[Rows from a spatial reasoning dataset]
────

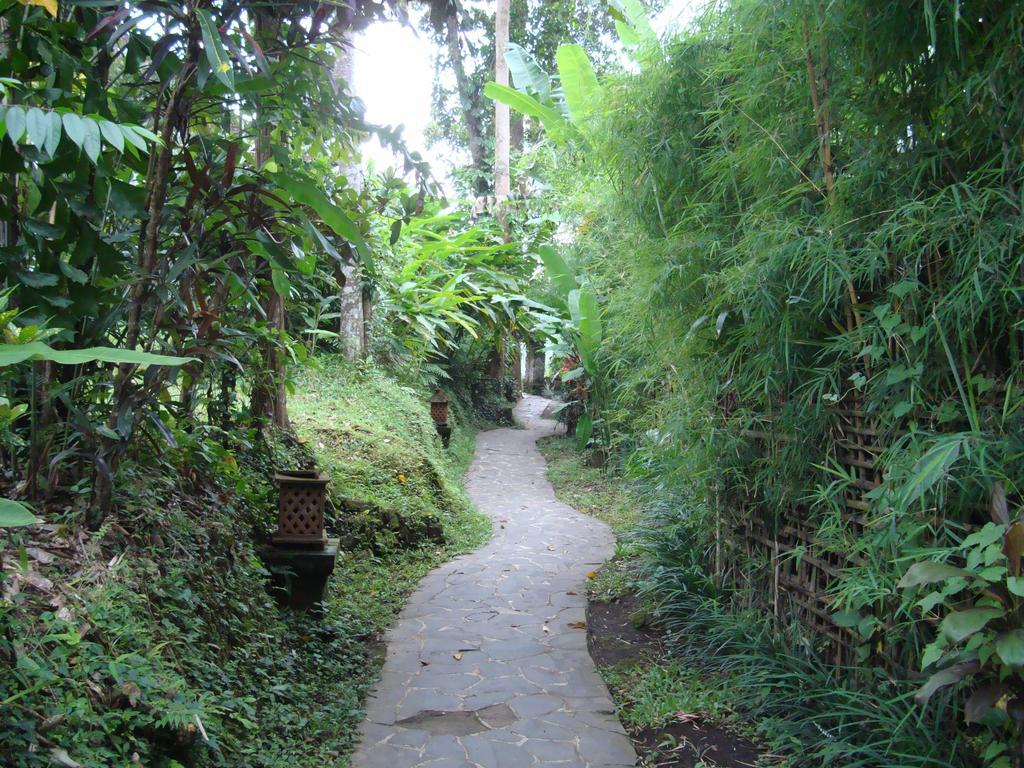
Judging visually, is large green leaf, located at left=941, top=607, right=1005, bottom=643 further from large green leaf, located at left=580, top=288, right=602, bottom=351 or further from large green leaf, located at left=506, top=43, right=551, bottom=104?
large green leaf, located at left=506, top=43, right=551, bottom=104

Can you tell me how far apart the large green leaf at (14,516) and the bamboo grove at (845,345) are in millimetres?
2163

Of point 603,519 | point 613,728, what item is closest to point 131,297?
point 613,728

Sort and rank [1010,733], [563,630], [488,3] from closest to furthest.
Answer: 1. [1010,733]
2. [563,630]
3. [488,3]

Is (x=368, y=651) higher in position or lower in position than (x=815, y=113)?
lower

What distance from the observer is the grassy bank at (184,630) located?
187cm

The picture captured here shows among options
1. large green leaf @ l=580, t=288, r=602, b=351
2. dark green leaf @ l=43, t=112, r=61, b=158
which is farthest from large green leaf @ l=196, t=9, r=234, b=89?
large green leaf @ l=580, t=288, r=602, b=351

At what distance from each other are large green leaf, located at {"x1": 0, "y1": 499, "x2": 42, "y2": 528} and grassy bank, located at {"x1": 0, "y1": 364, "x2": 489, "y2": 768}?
1.76ft

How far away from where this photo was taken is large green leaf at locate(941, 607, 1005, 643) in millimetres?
1987

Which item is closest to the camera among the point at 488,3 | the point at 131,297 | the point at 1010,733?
the point at 1010,733

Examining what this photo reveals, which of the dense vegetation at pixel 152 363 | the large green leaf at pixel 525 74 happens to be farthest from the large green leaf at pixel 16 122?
the large green leaf at pixel 525 74

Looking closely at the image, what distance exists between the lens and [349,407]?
26.8 feet

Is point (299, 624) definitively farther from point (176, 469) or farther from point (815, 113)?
point (815, 113)

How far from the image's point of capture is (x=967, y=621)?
201cm

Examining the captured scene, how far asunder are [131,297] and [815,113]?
2686 millimetres
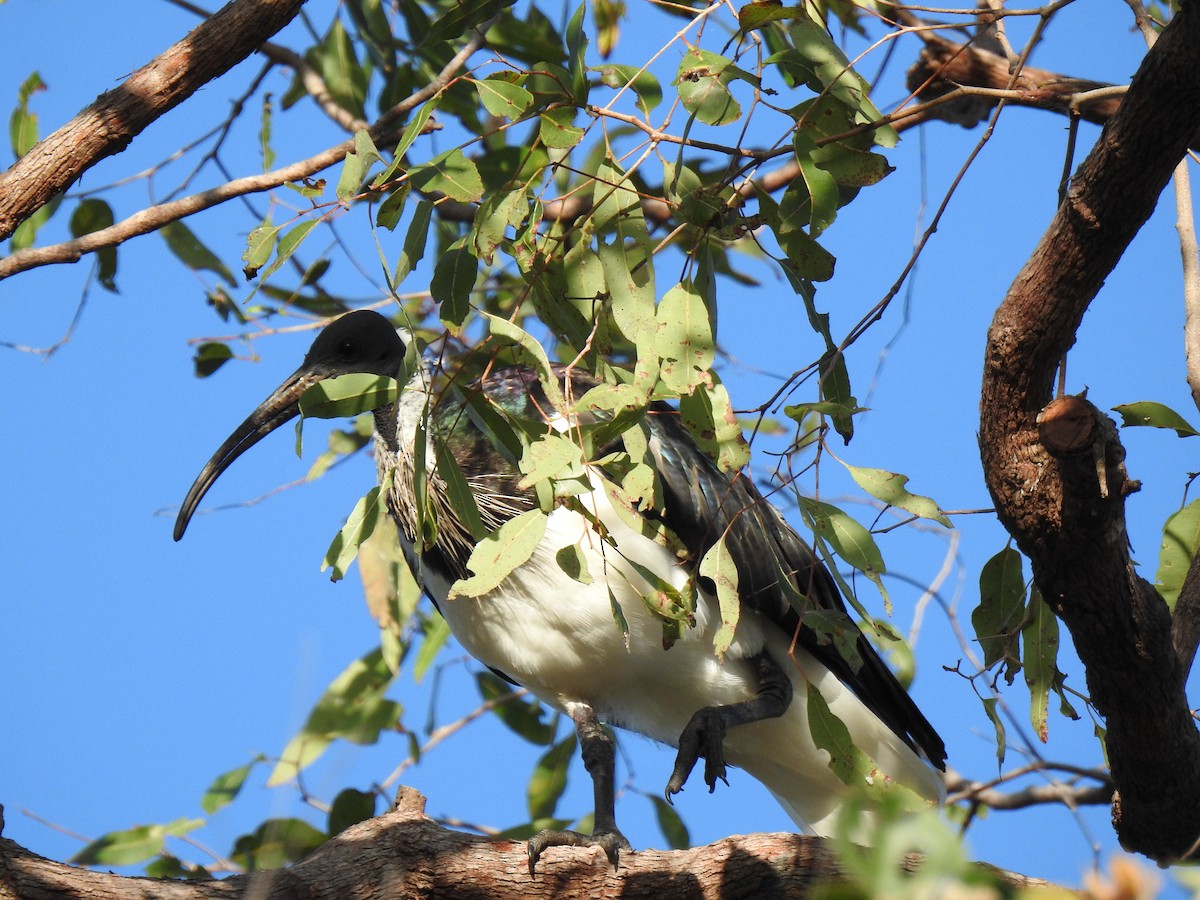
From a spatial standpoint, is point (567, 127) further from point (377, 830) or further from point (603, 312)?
point (377, 830)

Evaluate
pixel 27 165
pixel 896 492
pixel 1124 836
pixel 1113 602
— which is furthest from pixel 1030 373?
pixel 27 165

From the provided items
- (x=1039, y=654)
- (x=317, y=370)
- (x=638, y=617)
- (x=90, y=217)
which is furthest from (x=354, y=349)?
(x=1039, y=654)

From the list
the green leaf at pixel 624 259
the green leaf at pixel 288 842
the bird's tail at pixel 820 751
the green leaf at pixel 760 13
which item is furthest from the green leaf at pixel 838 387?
the green leaf at pixel 288 842

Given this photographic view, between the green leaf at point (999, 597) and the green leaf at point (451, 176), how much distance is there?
152 cm

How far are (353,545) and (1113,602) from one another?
1.62 metres

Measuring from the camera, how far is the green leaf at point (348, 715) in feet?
16.6

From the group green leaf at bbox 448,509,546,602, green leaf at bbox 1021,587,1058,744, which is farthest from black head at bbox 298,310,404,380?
green leaf at bbox 1021,587,1058,744

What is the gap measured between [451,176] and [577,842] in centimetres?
165

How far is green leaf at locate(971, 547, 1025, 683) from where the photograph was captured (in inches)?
125

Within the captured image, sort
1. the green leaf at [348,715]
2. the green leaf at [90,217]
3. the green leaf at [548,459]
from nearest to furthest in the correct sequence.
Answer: the green leaf at [548,459], the green leaf at [90,217], the green leaf at [348,715]

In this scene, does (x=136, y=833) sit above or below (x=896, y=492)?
above

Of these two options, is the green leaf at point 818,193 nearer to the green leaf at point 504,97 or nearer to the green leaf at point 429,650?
the green leaf at point 504,97

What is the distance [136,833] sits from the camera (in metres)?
4.68

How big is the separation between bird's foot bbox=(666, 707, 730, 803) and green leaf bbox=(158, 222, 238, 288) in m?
2.30
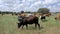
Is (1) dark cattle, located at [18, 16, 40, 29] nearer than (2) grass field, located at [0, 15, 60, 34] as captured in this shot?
No

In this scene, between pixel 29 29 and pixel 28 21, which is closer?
pixel 29 29

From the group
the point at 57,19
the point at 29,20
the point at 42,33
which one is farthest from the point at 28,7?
the point at 57,19

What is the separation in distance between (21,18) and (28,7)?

────

- Task requirements -
Copy out all of the items above word for word, without the pictures.

- Exercise solution -
Judging visually, is large green leaf, located at left=941, top=607, right=1005, bottom=643 further from large green leaf, located at left=580, top=288, right=602, bottom=351 or further from large green leaf, located at left=506, top=43, right=551, bottom=104?
large green leaf, located at left=506, top=43, right=551, bottom=104

Can you tell me how far apart the large green leaf at (14,516) and the bamboo grove at (845,345) are in millimetres?
2163

Of point 603,519 | point 613,728, what item is closest to point 131,297?
point 613,728

Sort and rank [1010,733], [563,630], [488,3] from closest to furthest.
Answer: 1. [1010,733]
2. [563,630]
3. [488,3]

Is (x=368, y=651) higher in position or lower in position than (x=815, y=113)?
lower

What distance from the observer is the grassy bank at (184,630) located?
187cm

The picture captured here shows among options
1. large green leaf @ l=580, t=288, r=602, b=351
2. dark green leaf @ l=43, t=112, r=61, b=158
which is farthest from large green leaf @ l=196, t=9, r=234, b=89?
large green leaf @ l=580, t=288, r=602, b=351

At what distance from each other are large green leaf, located at {"x1": 0, "y1": 499, "x2": 42, "y2": 528} and grassy bank, located at {"x1": 0, "y1": 364, "x2": 489, "y2": 768}?
1.76ft

How far away from where this photo was taken is large green leaf at locate(941, 607, 1005, 643) in millimetres?
1987

Which item is closest to the camera among the point at 488,3 | the point at 131,297 | the point at 1010,733?
the point at 1010,733

Examining what this photo reveals, which of the dense vegetation at pixel 152 363 | the large green leaf at pixel 525 74 happens to be farthest from the large green leaf at pixel 16 122?
the large green leaf at pixel 525 74

Looking closely at the image, what distance exists between the lens and [349,407]?
26.8 feet

Is point (299, 624) definitively farther from point (176, 469) or farther from point (815, 113)?
point (815, 113)

How far from the image's point of capture is (x=967, y=621)?
201cm

Examining the captured scene, how far asunder are [131,297] and [815,113]?
2686 millimetres
From a spatial standpoint, is point (567, 127) further from point (377, 830) or further from point (603, 312)?
point (377, 830)

Evaluate
pixel 27 165
pixel 896 492
pixel 1124 836
pixel 1113 602
— which is furthest from pixel 1030 373?
pixel 27 165

From the provided items
- (x=1039, y=654)
- (x=317, y=370)
- (x=638, y=617)
- (x=90, y=217)
which is furthest from (x=354, y=349)?
(x=1039, y=654)

From the list
the green leaf at pixel 624 259
the green leaf at pixel 288 842
the bird's tail at pixel 820 751
the green leaf at pixel 760 13
which item is furthest from the green leaf at pixel 838 387?
the green leaf at pixel 288 842

Given this photographic view, between the green leaf at point (999, 597) and the green leaf at point (451, 176), how much distance is there?
152 cm

How far are (353,545) and (1113,602) from one another?
1.62 metres

Measuring from the camera, how far is the green leaf at point (348, 715) in feet?
16.6

From the group green leaf at bbox 448,509,546,602, green leaf at bbox 1021,587,1058,744, which is farthest from black head at bbox 298,310,404,380?
green leaf at bbox 1021,587,1058,744

What is the gap measured between [451,176] and [577,842] in centimetres?
165

How far is green leaf at locate(971, 547, 1025, 683) from where the photograph was captured (in inches)?
125

Within the captured image, sort
1. the green leaf at [348,715]
2. the green leaf at [90,217]
3. the green leaf at [548,459]
from nearest to furthest in the correct sequence.
Answer: the green leaf at [548,459], the green leaf at [90,217], the green leaf at [348,715]

In this scene, does (x=136, y=833) sit above or below (x=896, y=492)?
above

Of these two options, is the green leaf at point 818,193 nearer to the green leaf at point 504,97 or nearer to the green leaf at point 429,650?
the green leaf at point 504,97

What is the distance [136,833] sits from the camera (in metres)?
4.68

How big is the separation between bird's foot bbox=(666, 707, 730, 803) and green leaf bbox=(158, 222, 238, 288) in m?
2.30
Is (1) dark cattle, located at [18, 16, 40, 29] nearer than (2) grass field, located at [0, 15, 60, 34] as captured in this shot?
No

In this scene, between pixel 29 29 and pixel 28 21, which is closer?
pixel 29 29

From the group
the point at 57,19
the point at 29,20
the point at 42,33
which one is farthest from the point at 28,7?
the point at 57,19

What is the separation in distance between (21,18) and (28,7)?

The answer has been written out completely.